Please set down only the lines running from the one with "2025年最新】だぁ!だぁ!だぁ!の人気アイテム - メルカリ" through the last line of the entries, exactly as written and without any pictures.

** RECORDS PROVIDED follows **

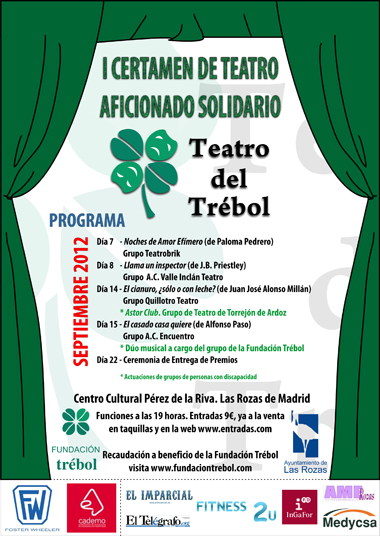 Cartel del Certamen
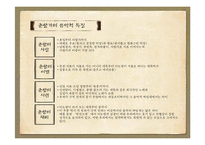 [한국문화] 판소리 춘향가-17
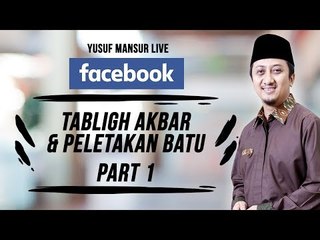 FB Yusuf Mansur  - Tabligh Akbar & Peletekan Batu Pertama Gedung TPA Part 1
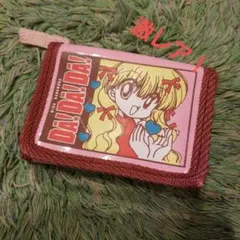 2025年最新】だぁ!だぁ!だぁ!の人気アイテム - メルカリ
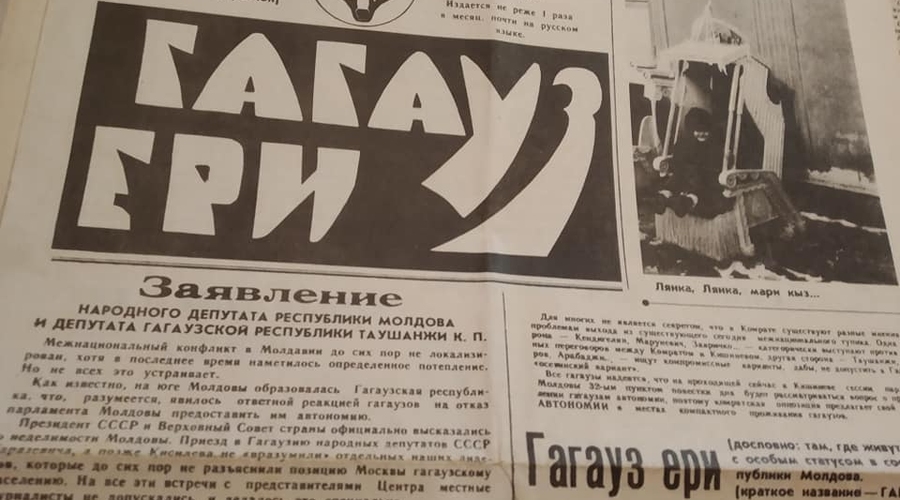 Исполнилось 30 лет газете Гагауз Ери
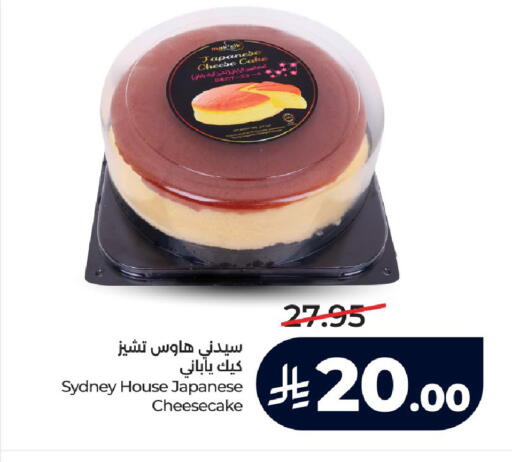 available at لولو هايبرماركت in مملكة العربية السعودية, السعودية, سعودية - ينبع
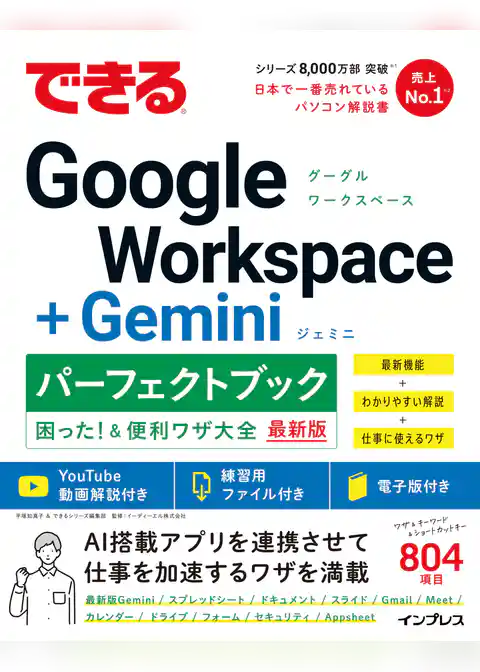 できるGoogle Workspace＋Geminiパーフェクトブック困った！＆便利ワザ大全
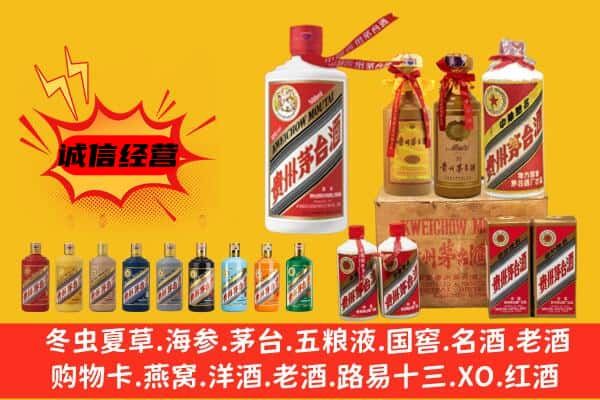 商洛市商州上门回收飞天茅台酒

** End of RECORDS PROVIDED **

▸ WRITTEN SOLUTION:
 2025年最新】だぁ!だぁ!だぁ!の人気アイテム - メルカリ
 Исполнилось 30 лет газете Гагауз Ери
 available at لولو هايبرماركت in مملكة العربية السعودية, السعودية, سعودية - ينبع
 できるGoogle Workspace＋Geminiパーフェクトブック困った！＆便利ワザ大全
 商洛市商州上门回收飞天茅台酒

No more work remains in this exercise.